As a child, I learned about the Holocaust in the 4th grade through the wonderful books The Devil’s Arithmetic by Jane Yolen and Number the Stars by Lois Lowry (as well as a little known book Escape from Warsaw by Ian Serraillier, which I still have my tattered copy of). These books were instrumental in helping me conceptualize the horrors of what happened to Jewish men, women, and children, but also how a group of people persevered with hope and strength. These books were placed in my hands at the perfect time developmentally, and even as an adult, I still have vivid memories of Annemarie and the casket in Lowry’s Number the Stars and the tension I felt when Hannah opened the door to welcome the prophet Elijah.
Like all kids learning about the world, I remember being horrified that something like this could’ve happened, and can recall pummeling my mother and father with questions that had no real answers. I remember the awkward expressions that donned the faces of my Jewish classmates as every non-Jewish kid stared at them, waiting for their reactions to the things our teacher told us about the Holocaust. I remember walking home from school with my Jewish friend Stephanie, wanting to ask if her grandparents survived the camps, but felt too ashamed to do so. Well-written books about the Holocaust helped me find avenues into the complexities of this horrific event. I do wonder if these books help Jewish children grapple with this inherited burden? Or do the books have more of a profound impact on non-Jewish people who are “witnessing” the horrors of another group? (I’ll have to pose the question to my fellow TWB Alyson Gerber .)
Being exposed to the tragedy of the Holocaust helped me wrestle with past atrocities related to the Black American community. Fifth grade was the year we learned about American Slavery and the Middle Passage. Now I was in the hot seat the same way my Jewish counterparts had been the year before. Faces turned to look at me and the three other black kids in class (Kara, Brett, and Whitney). I knew vaguely about slavery, as I grew up with southern parents and grandparents who had left the south for a reason. But my parents didn’t prepare me for what I was going to learn in school.
Our teacher showed us clips from the movie Roots and we read excerpts from slave narratives and folktales, as there were no books for us to read about this experience at that time. It was horrific coming face to face with the painful reality of how your people came to America. But my teacher connected it back to the Holocaust and the values of strength, perseverance, and overcoming adversity. I think learning about the Holocaust helped prepare me for the details about American slavery and the Black slave experience. Being able to read about the terrible things that happened to Jewish people helped me confront the horrible things that happened Black people, and start to grapple with the inherited burden in my past.

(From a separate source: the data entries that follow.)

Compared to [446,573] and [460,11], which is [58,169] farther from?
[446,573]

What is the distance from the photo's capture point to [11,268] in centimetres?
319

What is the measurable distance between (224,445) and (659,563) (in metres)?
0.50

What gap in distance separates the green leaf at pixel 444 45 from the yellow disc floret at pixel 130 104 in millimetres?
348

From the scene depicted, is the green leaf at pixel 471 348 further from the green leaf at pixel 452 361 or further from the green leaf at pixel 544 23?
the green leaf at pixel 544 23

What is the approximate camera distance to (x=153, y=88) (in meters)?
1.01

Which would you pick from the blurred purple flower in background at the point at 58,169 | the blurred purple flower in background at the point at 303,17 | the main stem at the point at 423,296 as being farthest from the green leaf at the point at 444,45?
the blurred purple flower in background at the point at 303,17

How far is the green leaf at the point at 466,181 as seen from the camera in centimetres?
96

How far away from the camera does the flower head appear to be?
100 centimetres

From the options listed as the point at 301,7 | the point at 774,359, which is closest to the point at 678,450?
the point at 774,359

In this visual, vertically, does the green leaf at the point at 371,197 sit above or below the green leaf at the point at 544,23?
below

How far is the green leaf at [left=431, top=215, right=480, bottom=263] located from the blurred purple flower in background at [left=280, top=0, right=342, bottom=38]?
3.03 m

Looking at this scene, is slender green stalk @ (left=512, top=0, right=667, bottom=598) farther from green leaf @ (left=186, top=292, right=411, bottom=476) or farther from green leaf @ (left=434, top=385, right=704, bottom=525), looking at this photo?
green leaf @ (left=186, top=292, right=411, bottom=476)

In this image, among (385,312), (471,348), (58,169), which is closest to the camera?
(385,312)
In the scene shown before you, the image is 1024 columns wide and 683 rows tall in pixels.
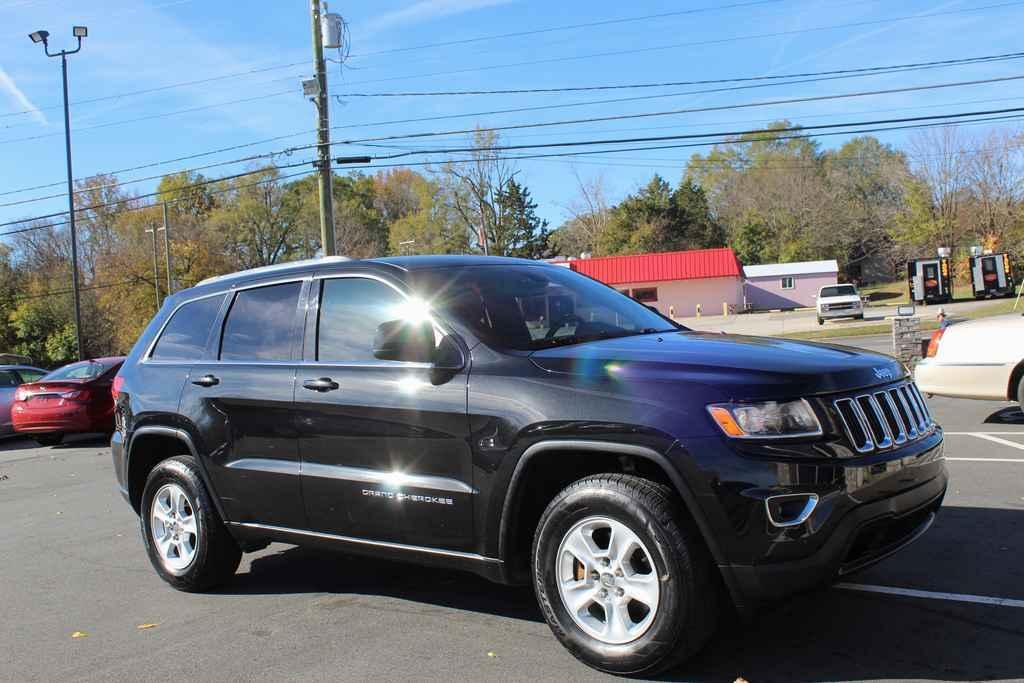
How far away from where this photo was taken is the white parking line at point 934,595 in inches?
175

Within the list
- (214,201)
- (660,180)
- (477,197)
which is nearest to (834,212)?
(660,180)

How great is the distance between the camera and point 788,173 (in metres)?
86.3

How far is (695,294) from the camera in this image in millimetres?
63031

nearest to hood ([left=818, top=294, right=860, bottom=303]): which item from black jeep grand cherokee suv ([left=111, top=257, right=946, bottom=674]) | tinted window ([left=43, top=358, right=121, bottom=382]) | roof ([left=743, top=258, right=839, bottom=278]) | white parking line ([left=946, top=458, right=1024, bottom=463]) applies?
roof ([left=743, top=258, right=839, bottom=278])

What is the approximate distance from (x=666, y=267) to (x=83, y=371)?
51317mm

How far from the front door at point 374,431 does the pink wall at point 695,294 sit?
58367mm

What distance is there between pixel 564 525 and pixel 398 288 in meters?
1.55

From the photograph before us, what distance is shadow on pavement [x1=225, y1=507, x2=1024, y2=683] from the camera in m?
3.80

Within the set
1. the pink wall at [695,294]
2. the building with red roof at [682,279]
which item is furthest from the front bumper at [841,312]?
the pink wall at [695,294]

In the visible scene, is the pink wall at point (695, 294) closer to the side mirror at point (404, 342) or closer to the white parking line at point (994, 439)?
the white parking line at point (994, 439)

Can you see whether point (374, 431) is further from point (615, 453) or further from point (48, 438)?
point (48, 438)

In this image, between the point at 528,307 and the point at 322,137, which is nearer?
the point at 528,307

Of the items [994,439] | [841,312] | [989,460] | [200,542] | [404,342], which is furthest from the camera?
[841,312]

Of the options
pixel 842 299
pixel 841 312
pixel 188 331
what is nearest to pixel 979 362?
pixel 188 331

Coming full circle, as a former third/fourth grade teacher, I taught Lois Lowry’s Number the Stars, and was able to use the horrific event of the Holocaust as a way to explore other human atrocities, and help students from diverse backgrounds start to think about how they can relate to this terrible event in human history. I am thankful for top-notch children’s literature on the Holocaust as a vehicle to explore what happened and ensure that it will never happen again.
In the words of President Obama, “We must heed the urgency to listen to and care for the last living survivors, camp liberators and the witnesses to the Shoah. And we must meet our sacred responsibility to honor all those who perished by recalling their courage and dignity in the face of unspeakable atrocities, by insisting that the world never forget them, and by always standing up against intolerance and injustice.”